Anchorage-independent growth assays

Assays were performed with PP2 (Tocris Bioscience, Pittsburgh, PA, USA) at doses of 50 μm, 5 μm, 500 nm and 5 nm. Control cells received vehicle (0.1% DMSO, Sigma) alone. Anchorage-independent growth assays were performed in 6-well plates by plating 2 × 104 cells per well in 3.3% Noble agar (Sigma) top layer on top of a 6% agar base layer. Assays were incubated for 4 weeks and then stained with 1% p-iodonitrotetrazolium violet (Sigma) dissolved in methanol, to fix and stain cells to enable enumeration of the colonies. Colonies were counted and imaged using a Nikon Eclipse TS100 microscope and NIS Element D 3.2 software. Two-tailed paired Student's T-tests were used to test for phenotypic differences in PP2-treated and untreated cells. Assays were performed three times, with triplicate wells plated for each dose of drug.

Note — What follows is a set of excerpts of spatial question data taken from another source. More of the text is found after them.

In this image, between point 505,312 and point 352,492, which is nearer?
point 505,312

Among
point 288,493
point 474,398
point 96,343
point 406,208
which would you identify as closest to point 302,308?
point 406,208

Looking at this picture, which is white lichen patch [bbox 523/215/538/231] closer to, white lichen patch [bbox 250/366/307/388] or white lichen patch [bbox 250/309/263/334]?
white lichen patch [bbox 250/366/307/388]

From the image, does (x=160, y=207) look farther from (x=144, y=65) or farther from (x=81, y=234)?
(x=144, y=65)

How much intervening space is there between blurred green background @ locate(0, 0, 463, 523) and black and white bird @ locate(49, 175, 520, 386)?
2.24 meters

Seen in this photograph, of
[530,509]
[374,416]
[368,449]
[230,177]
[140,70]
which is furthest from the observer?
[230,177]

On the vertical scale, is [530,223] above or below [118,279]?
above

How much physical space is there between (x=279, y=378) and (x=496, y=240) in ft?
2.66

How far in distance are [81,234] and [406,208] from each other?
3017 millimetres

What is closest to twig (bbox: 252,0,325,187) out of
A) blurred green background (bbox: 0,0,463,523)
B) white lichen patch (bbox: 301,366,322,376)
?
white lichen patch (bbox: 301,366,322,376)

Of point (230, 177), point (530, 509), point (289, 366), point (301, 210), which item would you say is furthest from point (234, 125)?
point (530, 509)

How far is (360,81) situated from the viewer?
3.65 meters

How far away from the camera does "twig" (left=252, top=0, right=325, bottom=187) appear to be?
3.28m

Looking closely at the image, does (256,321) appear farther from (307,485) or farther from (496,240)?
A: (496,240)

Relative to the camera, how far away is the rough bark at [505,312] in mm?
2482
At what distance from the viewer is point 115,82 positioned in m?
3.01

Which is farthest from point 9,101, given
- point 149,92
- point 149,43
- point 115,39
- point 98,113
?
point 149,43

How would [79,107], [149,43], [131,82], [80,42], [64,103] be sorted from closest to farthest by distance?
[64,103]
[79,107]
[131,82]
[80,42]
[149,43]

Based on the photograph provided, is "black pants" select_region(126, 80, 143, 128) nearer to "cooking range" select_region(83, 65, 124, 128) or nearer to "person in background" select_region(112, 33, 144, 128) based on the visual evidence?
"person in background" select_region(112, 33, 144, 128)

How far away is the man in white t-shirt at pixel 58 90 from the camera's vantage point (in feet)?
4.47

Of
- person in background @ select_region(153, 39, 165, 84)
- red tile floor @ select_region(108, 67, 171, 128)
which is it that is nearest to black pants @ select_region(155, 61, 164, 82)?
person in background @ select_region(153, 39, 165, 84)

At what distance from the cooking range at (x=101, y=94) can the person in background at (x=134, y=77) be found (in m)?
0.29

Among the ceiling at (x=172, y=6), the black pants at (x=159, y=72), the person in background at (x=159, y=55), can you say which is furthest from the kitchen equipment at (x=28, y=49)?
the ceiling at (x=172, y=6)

Anchorage-dependent growth assays

In all, 1500 HEY-C2, 3000 SMOV-2, 5000 OVISE or 1500 TOV21G cells were plated per well, in 24-well plates. After 24 h, seven doses of PP2 were added, and the cells were incubated for 7 days. Control cells received vehicle (0.1% DMSO) alone. Media (containing PP2 or vehicle) was replenished on day 3 or 4. After 7 days, 100 μl of 3-(4,5-dimethylthiazol-2-yl)-2,5-diphenyltetrazolium bromide (MTT) solution (10 mg/ml in PBS) was applied to each well and incubated for 2 h. Cells were washed with PBS and lysed in DMSO (Sigma). Absorbance was read using a Mikrowin platereader (Medical Scientific, Muenster, Germany). Data were analyzed in GraphPad Prism (Graphpad Software, Inc, La Jolla, CA, USA). Treatment doses were log transformed, and the non-linear curve of best fit was calculated.

Treatment of 3D cultures with PP2

For PP2 treatment of 3D cultures, cells were grown in 3D as described above and, at the time of seeding, culture media supplemented with PP2 at the specified doses, or vehicle (0.1% DMSO). Cells were treated for 7 days before harvesting. Samples were processed in paraffin blocks and hematoxylin and eosin-stained sections made by the USC Pathology Core facility.